A surge in imports slowed the booming U.S. economy to a 3.9 percent annual growth rate in the fourth quarter, the Commerce Department reported Friday.
This was slower than the government's advance estimate of a 4.3 percent growth rate. In the third quarter, the economy grew at a 3.1 percent annual rate.
"There is no big surprise in the GDP report, but it's modestly positive for bonds and for stocks, and sets a nice tone," said Hugh Johnson, chief investment officer at First Albany.
Wall Street analysts had forecasted a revised fourth quarter GDP growth rate of 3.8 percent.

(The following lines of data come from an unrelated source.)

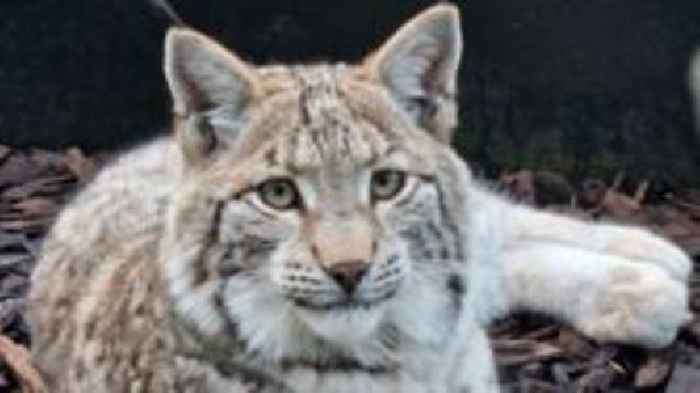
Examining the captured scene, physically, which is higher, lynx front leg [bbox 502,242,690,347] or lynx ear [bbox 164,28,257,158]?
lynx ear [bbox 164,28,257,158]

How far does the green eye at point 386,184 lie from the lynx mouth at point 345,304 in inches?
8.0

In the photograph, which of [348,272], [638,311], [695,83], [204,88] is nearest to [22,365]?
[204,88]

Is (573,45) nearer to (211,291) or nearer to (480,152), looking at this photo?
(480,152)

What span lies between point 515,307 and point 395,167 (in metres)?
1.66

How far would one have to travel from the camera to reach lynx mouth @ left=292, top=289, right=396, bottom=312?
4090mm

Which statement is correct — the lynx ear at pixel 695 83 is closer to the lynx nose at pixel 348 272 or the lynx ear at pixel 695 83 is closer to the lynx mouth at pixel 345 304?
the lynx mouth at pixel 345 304

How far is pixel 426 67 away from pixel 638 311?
142 cm

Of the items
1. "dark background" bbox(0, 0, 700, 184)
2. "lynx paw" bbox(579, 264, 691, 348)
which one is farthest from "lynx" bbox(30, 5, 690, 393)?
"dark background" bbox(0, 0, 700, 184)

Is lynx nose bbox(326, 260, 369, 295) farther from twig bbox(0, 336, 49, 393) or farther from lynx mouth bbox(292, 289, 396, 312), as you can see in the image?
twig bbox(0, 336, 49, 393)

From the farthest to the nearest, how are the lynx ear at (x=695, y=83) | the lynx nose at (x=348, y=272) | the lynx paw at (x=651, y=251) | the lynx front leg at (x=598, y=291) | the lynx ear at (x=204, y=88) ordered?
the lynx ear at (x=695, y=83), the lynx paw at (x=651, y=251), the lynx front leg at (x=598, y=291), the lynx ear at (x=204, y=88), the lynx nose at (x=348, y=272)

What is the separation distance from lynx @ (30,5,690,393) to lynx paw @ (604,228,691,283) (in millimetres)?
1144

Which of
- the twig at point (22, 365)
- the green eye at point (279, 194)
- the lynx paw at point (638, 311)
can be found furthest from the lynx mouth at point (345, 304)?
the lynx paw at point (638, 311)

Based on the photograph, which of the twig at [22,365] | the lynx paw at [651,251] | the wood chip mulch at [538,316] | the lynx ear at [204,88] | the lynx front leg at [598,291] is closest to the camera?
the lynx ear at [204,88]

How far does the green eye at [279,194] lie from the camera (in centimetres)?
413
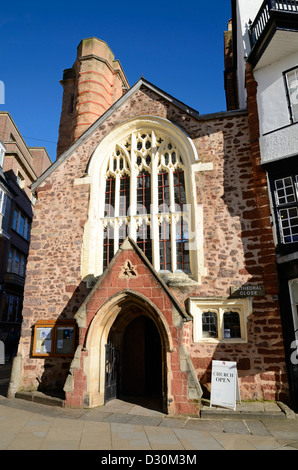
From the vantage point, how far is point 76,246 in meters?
11.0

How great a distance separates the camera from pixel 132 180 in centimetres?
1155

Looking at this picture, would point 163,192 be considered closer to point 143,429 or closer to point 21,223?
point 143,429

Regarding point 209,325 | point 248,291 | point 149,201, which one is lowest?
point 209,325

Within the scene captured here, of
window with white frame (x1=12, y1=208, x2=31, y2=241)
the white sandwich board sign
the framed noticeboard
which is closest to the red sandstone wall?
the framed noticeboard

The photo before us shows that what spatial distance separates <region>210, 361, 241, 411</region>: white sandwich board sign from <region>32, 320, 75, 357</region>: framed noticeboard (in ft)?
15.3

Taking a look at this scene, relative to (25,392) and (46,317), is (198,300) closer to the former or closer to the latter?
(46,317)

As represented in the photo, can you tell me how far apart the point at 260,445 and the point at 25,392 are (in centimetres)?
715

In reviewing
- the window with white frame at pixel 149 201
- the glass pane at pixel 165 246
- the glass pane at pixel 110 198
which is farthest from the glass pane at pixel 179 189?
the glass pane at pixel 110 198

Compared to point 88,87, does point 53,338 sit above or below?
below

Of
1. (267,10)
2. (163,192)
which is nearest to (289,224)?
(163,192)

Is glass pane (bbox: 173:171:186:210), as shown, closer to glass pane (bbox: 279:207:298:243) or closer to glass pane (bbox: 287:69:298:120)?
glass pane (bbox: 279:207:298:243)

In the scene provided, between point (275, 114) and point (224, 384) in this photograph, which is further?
point (275, 114)

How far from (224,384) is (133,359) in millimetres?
3609

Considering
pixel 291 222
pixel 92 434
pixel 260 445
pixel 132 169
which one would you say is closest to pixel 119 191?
pixel 132 169
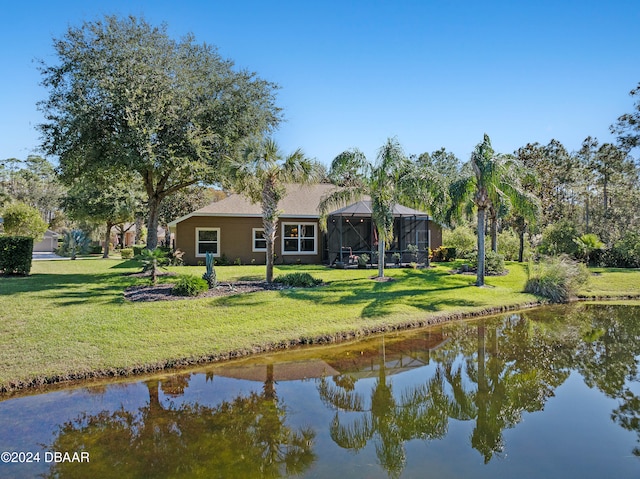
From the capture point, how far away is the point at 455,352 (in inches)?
328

The revised report showed inflationary pressures stayed at a 34-year low. The implicit price deflator held steady at 1.4 percent, the same as in the third quarter.

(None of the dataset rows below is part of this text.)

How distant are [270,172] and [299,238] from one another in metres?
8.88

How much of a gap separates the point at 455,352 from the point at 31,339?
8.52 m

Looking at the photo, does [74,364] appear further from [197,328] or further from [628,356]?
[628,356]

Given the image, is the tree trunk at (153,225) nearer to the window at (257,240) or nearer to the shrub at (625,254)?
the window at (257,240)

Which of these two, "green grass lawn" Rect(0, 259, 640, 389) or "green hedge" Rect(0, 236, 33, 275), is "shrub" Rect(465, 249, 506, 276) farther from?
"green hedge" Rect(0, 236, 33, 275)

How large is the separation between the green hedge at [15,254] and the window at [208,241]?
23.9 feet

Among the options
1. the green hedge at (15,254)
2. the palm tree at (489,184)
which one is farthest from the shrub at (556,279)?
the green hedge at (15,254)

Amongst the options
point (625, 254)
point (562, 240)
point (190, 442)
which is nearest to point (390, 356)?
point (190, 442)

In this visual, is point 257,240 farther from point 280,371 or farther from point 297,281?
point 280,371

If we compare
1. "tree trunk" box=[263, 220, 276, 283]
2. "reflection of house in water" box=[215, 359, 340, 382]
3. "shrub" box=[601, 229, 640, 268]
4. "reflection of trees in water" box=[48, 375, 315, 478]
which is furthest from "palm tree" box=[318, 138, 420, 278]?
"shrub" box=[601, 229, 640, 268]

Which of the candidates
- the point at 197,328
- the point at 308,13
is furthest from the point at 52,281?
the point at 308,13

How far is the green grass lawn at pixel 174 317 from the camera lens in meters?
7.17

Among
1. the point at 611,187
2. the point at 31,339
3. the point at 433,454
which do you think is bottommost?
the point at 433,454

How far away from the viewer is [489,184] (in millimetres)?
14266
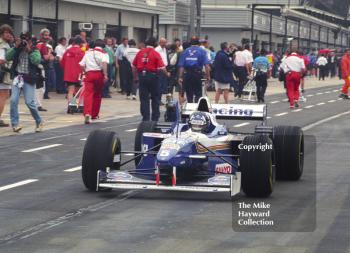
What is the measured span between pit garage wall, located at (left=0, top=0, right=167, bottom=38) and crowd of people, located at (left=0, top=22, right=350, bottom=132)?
2076 mm

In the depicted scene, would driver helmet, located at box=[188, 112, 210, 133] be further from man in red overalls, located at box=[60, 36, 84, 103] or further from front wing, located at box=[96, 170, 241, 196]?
man in red overalls, located at box=[60, 36, 84, 103]

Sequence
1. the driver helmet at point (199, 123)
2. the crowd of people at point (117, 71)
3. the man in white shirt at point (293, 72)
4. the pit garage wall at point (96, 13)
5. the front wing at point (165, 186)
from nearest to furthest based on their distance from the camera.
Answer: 1. the front wing at point (165, 186)
2. the driver helmet at point (199, 123)
3. the crowd of people at point (117, 71)
4. the man in white shirt at point (293, 72)
5. the pit garage wall at point (96, 13)

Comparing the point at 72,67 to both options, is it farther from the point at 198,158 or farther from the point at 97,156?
the point at 198,158

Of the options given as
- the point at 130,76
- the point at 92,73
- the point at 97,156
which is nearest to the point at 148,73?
the point at 92,73

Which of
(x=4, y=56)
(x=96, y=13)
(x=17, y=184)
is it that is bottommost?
(x=17, y=184)

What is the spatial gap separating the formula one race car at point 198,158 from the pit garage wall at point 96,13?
18.2 metres

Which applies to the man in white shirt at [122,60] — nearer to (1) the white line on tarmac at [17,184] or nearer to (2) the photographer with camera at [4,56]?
(2) the photographer with camera at [4,56]

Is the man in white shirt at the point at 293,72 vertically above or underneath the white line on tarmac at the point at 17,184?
above

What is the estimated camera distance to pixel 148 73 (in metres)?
22.2

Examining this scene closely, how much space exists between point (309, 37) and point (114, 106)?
170 feet

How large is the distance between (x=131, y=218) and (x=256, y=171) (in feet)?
5.77

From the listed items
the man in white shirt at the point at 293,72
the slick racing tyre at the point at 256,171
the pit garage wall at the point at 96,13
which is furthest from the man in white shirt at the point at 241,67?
the slick racing tyre at the point at 256,171

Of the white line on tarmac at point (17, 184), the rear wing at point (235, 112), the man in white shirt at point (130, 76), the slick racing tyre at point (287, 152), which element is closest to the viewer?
the white line on tarmac at point (17, 184)

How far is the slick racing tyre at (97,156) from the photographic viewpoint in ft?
40.9
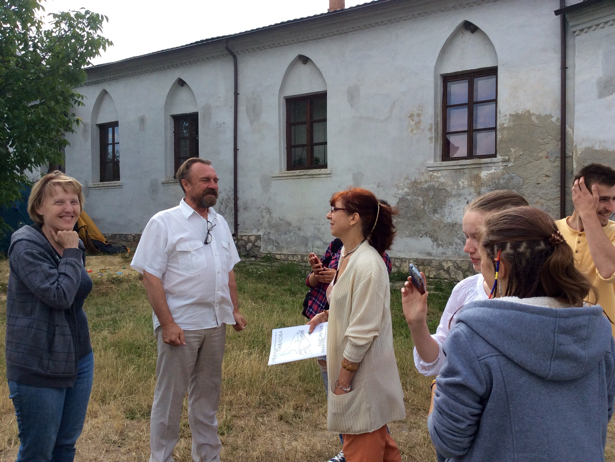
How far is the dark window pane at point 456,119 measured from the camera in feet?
36.0

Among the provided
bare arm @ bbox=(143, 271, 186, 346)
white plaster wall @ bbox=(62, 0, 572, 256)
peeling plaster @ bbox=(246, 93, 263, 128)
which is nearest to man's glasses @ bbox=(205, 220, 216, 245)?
bare arm @ bbox=(143, 271, 186, 346)

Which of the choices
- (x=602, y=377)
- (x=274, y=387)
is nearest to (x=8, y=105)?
(x=274, y=387)

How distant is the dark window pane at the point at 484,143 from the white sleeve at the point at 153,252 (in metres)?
8.83

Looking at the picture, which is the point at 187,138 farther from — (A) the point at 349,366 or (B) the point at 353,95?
(A) the point at 349,366

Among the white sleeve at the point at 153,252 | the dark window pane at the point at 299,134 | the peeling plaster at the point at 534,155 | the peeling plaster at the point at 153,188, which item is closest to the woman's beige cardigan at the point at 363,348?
the white sleeve at the point at 153,252

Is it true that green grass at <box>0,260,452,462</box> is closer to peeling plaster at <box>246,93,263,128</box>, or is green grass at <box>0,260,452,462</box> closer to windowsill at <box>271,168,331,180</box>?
windowsill at <box>271,168,331,180</box>

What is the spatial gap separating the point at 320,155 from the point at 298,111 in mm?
1346

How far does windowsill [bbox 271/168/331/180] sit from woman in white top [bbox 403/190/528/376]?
10105mm

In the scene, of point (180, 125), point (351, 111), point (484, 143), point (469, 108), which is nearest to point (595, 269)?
point (484, 143)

The Asian financial crisis boosted imports, the largest sector subtracting growth from overall GDP. Real imports of goods and services jumped by 6.4 percent in the last quarter as the dollar surged against foreign currencies.
Exports of goods and services advanced by 10 percent last quarter after rising 4.4 percent in the third quarter.

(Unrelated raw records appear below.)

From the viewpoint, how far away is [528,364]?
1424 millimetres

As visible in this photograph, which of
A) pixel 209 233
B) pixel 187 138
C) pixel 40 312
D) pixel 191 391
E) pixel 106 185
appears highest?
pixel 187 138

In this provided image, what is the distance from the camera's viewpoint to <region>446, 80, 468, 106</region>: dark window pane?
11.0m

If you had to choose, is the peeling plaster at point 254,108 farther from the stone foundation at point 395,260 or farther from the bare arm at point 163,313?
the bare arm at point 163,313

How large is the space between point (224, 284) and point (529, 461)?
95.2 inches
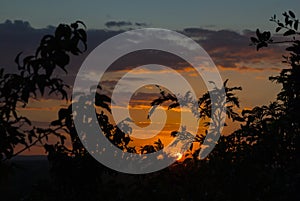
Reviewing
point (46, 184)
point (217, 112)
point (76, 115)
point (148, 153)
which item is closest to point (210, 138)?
point (217, 112)

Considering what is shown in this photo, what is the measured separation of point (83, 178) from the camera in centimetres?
818

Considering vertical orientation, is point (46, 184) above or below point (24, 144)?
below

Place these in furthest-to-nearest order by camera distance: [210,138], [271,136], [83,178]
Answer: [210,138], [271,136], [83,178]

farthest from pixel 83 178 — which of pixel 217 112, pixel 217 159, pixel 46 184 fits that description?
pixel 217 112

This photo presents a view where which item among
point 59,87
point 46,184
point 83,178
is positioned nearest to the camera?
point 59,87

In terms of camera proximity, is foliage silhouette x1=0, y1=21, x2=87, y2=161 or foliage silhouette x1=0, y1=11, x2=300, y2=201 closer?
foliage silhouette x1=0, y1=21, x2=87, y2=161

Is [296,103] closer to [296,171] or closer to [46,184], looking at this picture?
[296,171]

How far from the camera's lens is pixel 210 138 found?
36.4ft

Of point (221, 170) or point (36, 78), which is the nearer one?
point (36, 78)

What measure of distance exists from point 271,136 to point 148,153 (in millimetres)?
2080

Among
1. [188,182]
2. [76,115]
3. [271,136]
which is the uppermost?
[76,115]

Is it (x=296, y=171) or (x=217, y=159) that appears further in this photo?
(x=217, y=159)

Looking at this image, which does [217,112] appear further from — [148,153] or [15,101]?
[15,101]

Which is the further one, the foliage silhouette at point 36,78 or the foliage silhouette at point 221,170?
the foliage silhouette at point 221,170
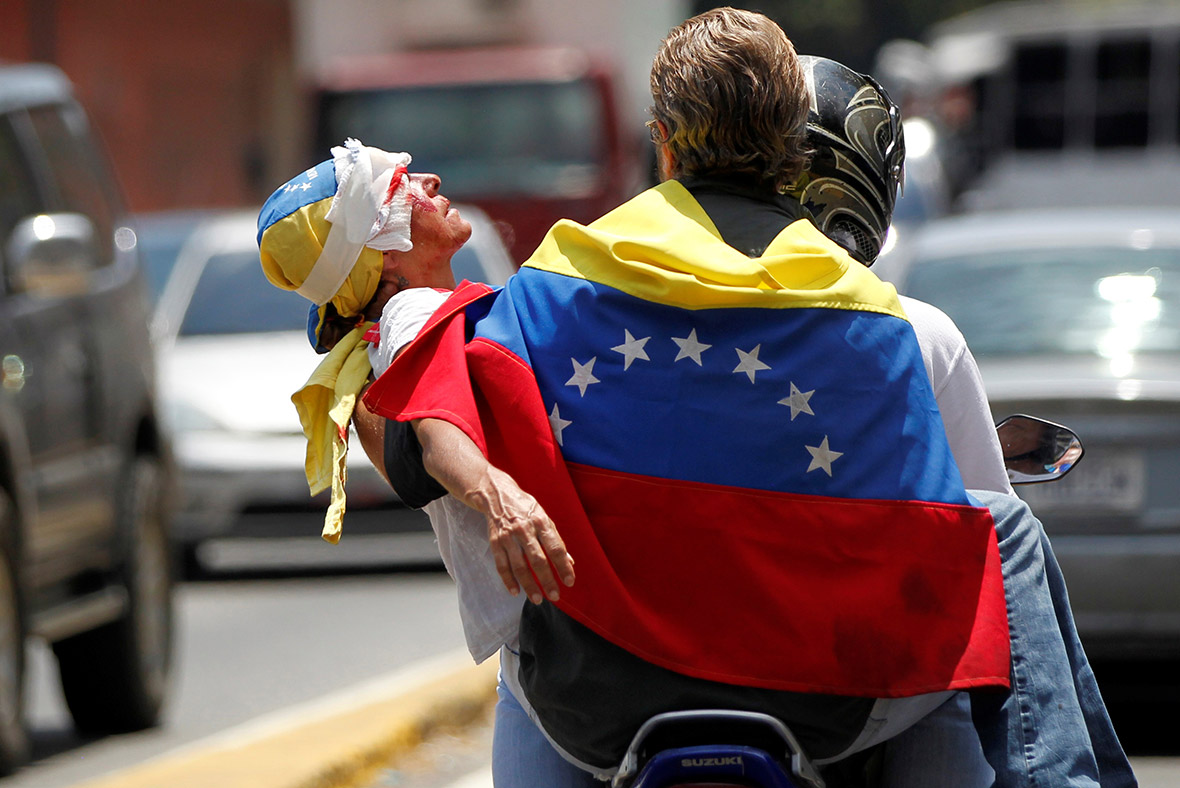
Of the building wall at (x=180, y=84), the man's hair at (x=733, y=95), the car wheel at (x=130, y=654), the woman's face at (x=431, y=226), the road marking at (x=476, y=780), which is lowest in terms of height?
the building wall at (x=180, y=84)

Other sectors that slowed the economy's growth were business investments and federal government non-defense expenditures.
Consumer spending surged, increasing by 3.1 percent in the fourth quarter. This contributed to almost half the total gain in GDP growth.
The biggest gains in personal expenditures came from spending in the service sector. Spending on nondurable goods actually fell by 1 percent after a 4.3 percent gain in the third quarter. Purchases of durable goods slowed to a 1.7 percent rise after a 18.4 percent gain in the previous quarter.
The GDP report is revised twice every quarter. The latest change, the first revision, left the GDP increase for the full year unchanged at 3.8 percent, a nine-year high. The gross domestic product, unadjusted for inflation, was $8.08 trillion.
Analysts believe the slowdown in Asian economies will also push U.S. economic growth down to around 2.5 percent in 1998.